Üretimin artmasıyla birlikte siteler arası mal takasının başlaması; giderek paranın bulunması erkeği ticarete, sonra da kapitale ulaştırdı. Bir zamanların ilahesi olan kadınlar; artık birer meta olmaya, köle tüccarları tarafından alınıp satılmaya başlandılar. Ucuz cinsellik, ucuz emek derebeylerinin, ağaların, sultanların saraylarında kadını en aşağı konumlara çekti. Evlerde, varlıklı ailelerin yaşamlarında ise ‘ana’ kavramıyla saygı gördü. ‘Çocukların hatırına’ varlığına katlanılan bir cins durumuna getirdi. Tek tanrılı dinlerin emir ve ayetleri gereği çoğu yerde erkeğe çok kadın (doyurmak ve korumak adına) öngörülürken; kadının erkeğe itaatsizliğine karşı da ağır cezalar verildi. Bu durum kimi yerde evden, çocuklarından uzaklaştırılıp, ‘düşük kadın’ nitelemesiyle sokağa atmak olurken; kimi yerde ölümle, kimi yerde diri diri gömülüp taşlanarak öldürmeye kadar vardı. Yine inançların körüklemesiyle cadı veya büyücü sıfatlarıyla alanlarda yakıldı, öldürmek için peşlerine atlılar salındı.

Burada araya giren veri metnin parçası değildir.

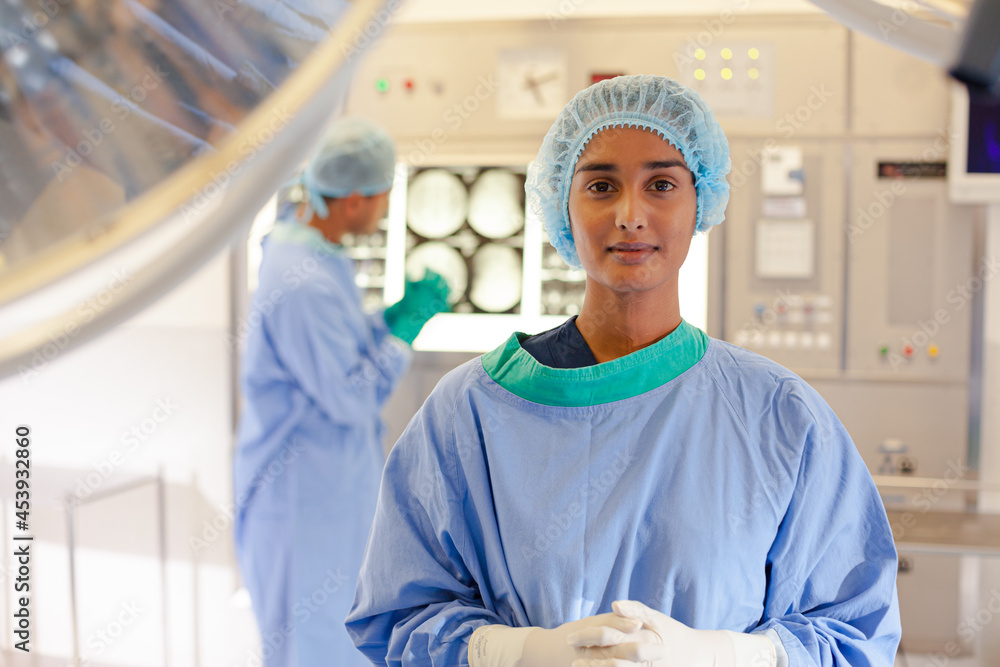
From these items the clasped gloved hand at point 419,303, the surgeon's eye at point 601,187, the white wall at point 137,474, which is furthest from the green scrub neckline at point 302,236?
the surgeon's eye at point 601,187

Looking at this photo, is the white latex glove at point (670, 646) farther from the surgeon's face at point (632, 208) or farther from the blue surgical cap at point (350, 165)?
the blue surgical cap at point (350, 165)

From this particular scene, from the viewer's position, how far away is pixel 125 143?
919mm

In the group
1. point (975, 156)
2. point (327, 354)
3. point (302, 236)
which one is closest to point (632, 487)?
point (327, 354)

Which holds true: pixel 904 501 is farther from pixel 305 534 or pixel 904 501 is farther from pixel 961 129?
pixel 305 534

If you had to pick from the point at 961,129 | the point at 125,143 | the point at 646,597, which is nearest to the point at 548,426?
the point at 646,597

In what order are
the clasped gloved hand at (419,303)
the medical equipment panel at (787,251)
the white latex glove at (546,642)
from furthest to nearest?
the medical equipment panel at (787,251), the clasped gloved hand at (419,303), the white latex glove at (546,642)

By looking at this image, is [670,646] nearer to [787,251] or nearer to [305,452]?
[305,452]

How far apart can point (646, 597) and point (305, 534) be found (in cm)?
136

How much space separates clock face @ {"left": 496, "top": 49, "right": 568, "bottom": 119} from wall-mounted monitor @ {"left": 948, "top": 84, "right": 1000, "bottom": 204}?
1.24 metres

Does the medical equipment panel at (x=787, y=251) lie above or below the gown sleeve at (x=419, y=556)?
above

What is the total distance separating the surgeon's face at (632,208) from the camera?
2.98 feet

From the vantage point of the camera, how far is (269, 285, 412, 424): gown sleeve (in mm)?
1982

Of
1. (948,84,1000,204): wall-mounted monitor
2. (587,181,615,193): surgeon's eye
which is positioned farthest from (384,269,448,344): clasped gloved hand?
(948,84,1000,204): wall-mounted monitor

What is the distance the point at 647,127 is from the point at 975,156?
1.87 meters
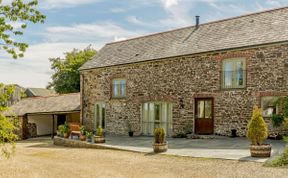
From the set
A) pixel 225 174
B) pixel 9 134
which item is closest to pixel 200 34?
pixel 225 174

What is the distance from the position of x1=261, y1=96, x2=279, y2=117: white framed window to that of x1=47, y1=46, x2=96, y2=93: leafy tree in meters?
31.2

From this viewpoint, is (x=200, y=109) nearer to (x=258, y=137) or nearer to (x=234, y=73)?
(x=234, y=73)

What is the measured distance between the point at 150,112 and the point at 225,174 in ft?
43.4

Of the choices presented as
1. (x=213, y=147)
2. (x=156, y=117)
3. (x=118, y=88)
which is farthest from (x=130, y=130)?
(x=213, y=147)

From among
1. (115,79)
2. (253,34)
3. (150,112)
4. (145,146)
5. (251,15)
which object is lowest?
(145,146)

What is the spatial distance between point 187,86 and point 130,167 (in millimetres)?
9875

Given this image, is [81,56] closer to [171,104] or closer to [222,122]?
[171,104]

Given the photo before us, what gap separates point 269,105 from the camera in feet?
61.0

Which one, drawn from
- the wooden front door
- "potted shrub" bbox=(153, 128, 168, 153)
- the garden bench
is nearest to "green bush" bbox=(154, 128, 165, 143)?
"potted shrub" bbox=(153, 128, 168, 153)

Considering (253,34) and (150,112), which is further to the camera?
(150,112)

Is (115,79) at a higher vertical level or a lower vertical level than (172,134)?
higher

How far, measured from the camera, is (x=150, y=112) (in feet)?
79.0

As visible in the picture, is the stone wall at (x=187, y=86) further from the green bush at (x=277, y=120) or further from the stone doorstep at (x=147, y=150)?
the stone doorstep at (x=147, y=150)

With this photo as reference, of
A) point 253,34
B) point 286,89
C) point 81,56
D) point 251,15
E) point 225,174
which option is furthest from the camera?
point 81,56
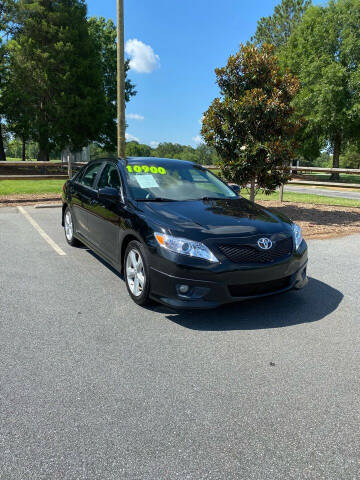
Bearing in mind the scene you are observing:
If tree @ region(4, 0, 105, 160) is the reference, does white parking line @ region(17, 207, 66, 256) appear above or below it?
below

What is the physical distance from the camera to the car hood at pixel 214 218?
12.4 ft

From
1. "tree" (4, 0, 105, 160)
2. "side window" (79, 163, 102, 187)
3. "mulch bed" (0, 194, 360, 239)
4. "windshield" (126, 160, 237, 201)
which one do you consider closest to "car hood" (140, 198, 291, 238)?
"windshield" (126, 160, 237, 201)

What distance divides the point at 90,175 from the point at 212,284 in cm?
326

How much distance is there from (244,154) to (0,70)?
29638 mm

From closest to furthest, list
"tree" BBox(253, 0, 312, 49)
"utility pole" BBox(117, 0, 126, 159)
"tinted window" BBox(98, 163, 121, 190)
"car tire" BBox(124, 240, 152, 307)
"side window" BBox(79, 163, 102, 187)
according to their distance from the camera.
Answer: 1. "car tire" BBox(124, 240, 152, 307)
2. "tinted window" BBox(98, 163, 121, 190)
3. "side window" BBox(79, 163, 102, 187)
4. "utility pole" BBox(117, 0, 126, 159)
5. "tree" BBox(253, 0, 312, 49)

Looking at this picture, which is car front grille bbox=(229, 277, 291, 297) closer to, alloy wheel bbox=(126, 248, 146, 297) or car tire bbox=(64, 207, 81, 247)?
alloy wheel bbox=(126, 248, 146, 297)

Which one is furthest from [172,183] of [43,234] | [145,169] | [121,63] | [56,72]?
[56,72]

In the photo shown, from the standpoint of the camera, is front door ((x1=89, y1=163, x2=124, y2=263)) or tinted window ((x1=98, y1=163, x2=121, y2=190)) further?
tinted window ((x1=98, y1=163, x2=121, y2=190))

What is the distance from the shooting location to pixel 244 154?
378 inches

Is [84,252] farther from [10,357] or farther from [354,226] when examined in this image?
[354,226]

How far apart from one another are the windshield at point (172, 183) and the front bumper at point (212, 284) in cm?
127

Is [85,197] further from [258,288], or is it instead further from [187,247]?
[258,288]

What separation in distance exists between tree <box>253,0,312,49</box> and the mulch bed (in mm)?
39080

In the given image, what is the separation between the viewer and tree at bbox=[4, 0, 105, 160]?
2778 centimetres
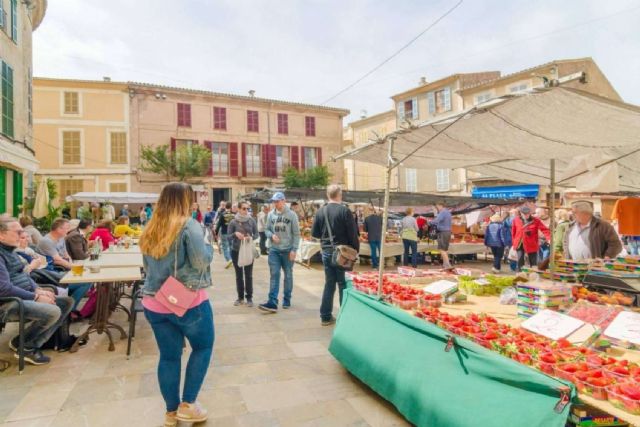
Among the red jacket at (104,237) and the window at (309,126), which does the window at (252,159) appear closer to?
the window at (309,126)

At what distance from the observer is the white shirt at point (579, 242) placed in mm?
4867

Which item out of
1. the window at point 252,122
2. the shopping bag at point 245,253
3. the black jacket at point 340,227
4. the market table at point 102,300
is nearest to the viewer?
the market table at point 102,300

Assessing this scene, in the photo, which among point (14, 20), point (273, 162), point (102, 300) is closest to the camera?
point (102, 300)

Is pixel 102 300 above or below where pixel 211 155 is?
below

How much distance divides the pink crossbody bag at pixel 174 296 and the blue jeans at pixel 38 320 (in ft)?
6.58

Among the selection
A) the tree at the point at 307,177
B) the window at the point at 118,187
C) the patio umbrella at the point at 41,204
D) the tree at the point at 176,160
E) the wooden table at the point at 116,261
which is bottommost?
the wooden table at the point at 116,261

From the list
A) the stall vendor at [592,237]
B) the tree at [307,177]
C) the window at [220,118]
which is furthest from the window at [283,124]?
the stall vendor at [592,237]

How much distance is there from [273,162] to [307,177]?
3.10 meters

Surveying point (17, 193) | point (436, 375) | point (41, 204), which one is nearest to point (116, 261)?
point (436, 375)

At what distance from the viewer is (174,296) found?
256cm

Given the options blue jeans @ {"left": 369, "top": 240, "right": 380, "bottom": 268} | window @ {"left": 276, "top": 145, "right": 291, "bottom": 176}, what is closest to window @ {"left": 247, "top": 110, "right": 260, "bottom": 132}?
window @ {"left": 276, "top": 145, "right": 291, "bottom": 176}

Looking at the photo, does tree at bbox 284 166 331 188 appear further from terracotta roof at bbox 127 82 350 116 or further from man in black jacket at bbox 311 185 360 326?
man in black jacket at bbox 311 185 360 326

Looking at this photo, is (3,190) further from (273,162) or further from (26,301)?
(273,162)

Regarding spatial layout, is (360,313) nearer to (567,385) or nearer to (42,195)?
(567,385)
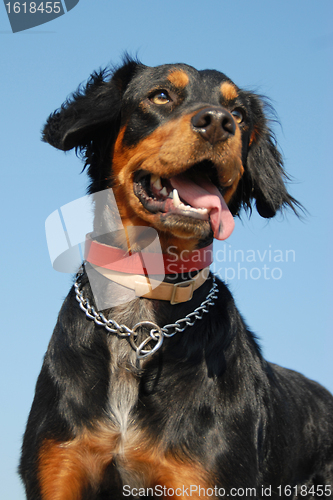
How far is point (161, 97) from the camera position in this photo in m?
3.95

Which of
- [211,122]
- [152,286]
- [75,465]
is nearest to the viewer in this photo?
[75,465]

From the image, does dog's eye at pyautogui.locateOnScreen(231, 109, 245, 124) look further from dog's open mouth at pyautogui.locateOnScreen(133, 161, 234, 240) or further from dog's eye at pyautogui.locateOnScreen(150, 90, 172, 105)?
dog's open mouth at pyautogui.locateOnScreen(133, 161, 234, 240)

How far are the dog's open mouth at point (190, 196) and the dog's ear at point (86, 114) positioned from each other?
625mm

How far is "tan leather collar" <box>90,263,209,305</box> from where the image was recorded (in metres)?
3.55

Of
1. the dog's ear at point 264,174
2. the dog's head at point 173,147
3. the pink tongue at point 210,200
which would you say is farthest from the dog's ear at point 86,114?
the dog's ear at point 264,174

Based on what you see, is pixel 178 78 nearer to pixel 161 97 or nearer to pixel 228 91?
pixel 161 97

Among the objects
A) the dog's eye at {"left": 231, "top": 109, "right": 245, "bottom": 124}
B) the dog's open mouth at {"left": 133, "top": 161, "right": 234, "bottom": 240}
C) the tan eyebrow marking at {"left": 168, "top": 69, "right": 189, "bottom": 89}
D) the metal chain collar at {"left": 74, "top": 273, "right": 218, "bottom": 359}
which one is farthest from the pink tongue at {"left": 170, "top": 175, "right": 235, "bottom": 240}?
the dog's eye at {"left": 231, "top": 109, "right": 245, "bottom": 124}

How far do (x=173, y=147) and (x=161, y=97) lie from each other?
681mm

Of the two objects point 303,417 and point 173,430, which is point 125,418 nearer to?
point 173,430

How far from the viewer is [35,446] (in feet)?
11.3

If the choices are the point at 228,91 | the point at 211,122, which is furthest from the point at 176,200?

Ortaçağ Avrupa’sındaki atasözü: “Bir kadın evinden dışarıya üç kez çıkmalıdır. Vaftiz için, evlilik için, mezara gitmek için” kadının tutsak yaşamını bu sözlerle özetlerken; başka bir söyleyiş de: “Kadın, kedi ve baca evi hiç terk edemez” şeklindedir.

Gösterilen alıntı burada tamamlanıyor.